Regionalization is the task of dividing up a landscape into homogeneous patches with similar properties. Although this task has a wide range of applications, it has two notable challenges. First, it is assumed that the resulting regions are both homogeneous and spatially contiguous. Second, it is well-recognized that landscapes are hierarchical such that fine-scale regions are nested wholly within broader-scale regions. To address these two challenges, first, we develop a spatially constrained spectral clustering framework for region delineation that incorporates the tradeoff between region homogeneity and spatial contiguity. The framework uses a flexible, truncated exponential kernel to represent the spatial contiguity constraints, which is integrated with the landscape feature similarity matrix for region delineation. To address the second challenge, we extend the framework to create fine-scale regions that are nested within broader-scaled regions using a greedy, recursive bisection approach. We present a case study of a terrestrial ecology data set in the United States that compares the proposed framework with several baseline methods for regionalization. Experimental results suggest that the proposed framework for regionalization outperforms the baseline methods, especially in terms of balancing region contiguity and homogeneity, as well as creating regions of more similar size, which is often a desired trait of regions.

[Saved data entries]

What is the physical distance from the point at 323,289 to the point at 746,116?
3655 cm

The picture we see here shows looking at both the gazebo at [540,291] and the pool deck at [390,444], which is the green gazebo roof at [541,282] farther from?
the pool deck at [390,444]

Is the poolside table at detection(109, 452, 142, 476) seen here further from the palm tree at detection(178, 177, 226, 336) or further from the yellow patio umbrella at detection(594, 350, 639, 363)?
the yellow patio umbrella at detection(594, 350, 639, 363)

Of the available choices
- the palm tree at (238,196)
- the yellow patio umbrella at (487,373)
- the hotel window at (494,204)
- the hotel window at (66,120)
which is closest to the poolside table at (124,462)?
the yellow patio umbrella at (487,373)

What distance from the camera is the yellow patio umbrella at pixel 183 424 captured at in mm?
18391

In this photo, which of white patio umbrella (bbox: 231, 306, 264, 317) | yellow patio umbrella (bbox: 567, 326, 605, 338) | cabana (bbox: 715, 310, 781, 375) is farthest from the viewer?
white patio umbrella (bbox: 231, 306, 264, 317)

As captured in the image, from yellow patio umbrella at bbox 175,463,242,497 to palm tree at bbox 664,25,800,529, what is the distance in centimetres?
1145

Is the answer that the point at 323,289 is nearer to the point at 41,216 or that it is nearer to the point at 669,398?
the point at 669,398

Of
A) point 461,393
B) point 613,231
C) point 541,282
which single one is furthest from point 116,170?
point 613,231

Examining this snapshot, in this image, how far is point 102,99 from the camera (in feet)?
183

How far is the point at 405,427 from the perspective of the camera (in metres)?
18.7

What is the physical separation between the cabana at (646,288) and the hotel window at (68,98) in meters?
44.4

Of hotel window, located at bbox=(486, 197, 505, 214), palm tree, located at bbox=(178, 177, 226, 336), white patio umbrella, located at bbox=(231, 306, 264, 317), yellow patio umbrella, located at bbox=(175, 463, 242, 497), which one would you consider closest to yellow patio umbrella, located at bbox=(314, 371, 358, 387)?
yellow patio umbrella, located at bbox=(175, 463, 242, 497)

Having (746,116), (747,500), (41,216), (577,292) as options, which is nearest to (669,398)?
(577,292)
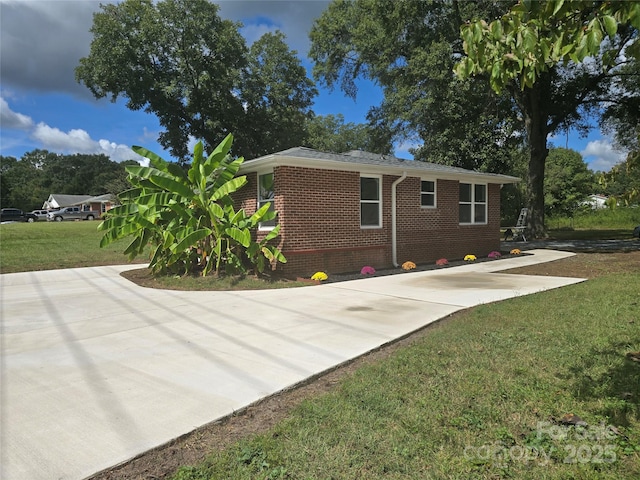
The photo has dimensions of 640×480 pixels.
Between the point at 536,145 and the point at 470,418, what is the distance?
22.2 metres

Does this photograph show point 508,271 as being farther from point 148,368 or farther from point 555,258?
point 148,368

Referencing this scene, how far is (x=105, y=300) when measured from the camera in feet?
25.0

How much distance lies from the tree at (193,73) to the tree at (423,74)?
505cm

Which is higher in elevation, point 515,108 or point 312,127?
point 312,127

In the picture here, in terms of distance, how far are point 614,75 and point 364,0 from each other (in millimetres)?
13756

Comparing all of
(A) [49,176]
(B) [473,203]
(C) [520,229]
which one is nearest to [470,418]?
(B) [473,203]

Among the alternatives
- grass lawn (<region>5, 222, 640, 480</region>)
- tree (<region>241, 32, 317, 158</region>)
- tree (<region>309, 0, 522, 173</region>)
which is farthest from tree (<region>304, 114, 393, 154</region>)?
grass lawn (<region>5, 222, 640, 480</region>)

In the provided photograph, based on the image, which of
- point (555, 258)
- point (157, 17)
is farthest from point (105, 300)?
point (157, 17)

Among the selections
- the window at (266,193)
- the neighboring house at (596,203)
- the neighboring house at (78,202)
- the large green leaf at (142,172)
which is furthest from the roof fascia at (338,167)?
the neighboring house at (78,202)

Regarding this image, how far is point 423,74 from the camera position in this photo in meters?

Directions:
a – Condense the paragraph of the regionalization passage that begins "Regionalization is the task of dividing up a landscape" into a short bulleted list that keeps its main facts.
b – According to the regionalization passage, why is the framework extended with a greedy, recursive bisection approach? Answer in one to three sentences.
The listing comes from a different source than the regionalization passage.

Exercise answers:
a –
- Regionalization divides a landscape into homogeneous patches with similar properties.
- Challenge one: the resulting regions are assumed to be both homogeneous and spatially contiguous.
- Challenge two: landscapes are hierarchical, so fine-scale regions nest wholly within broader-scale regions.
- Answer to challenge one: a spatially constrained spectral clustering framework that balances homogeneity against contiguity. It uses a flexible, truncated exponential kernel for the contiguity constraints, integrated with the landscape feature similarity matrix.
- Answer to challenge two: the framework is extended with a greedy, recursive bisection approach to create nested fine-scale regions.
- A case study on a U.S. terrestrial ecology data set compares the framework with baseline methods.
- Results: the framework outperforms the baselines, especially in balancing contiguity and homogeneity and in producing regions of more similar size.

b – The extension addresses the second challenge: landscapes are hierarchical, with fine-scale regions nested wholly within broader-scale regions. The recursive bisection approach lets the framework create fine-scale regions nested within broader-scaled ones.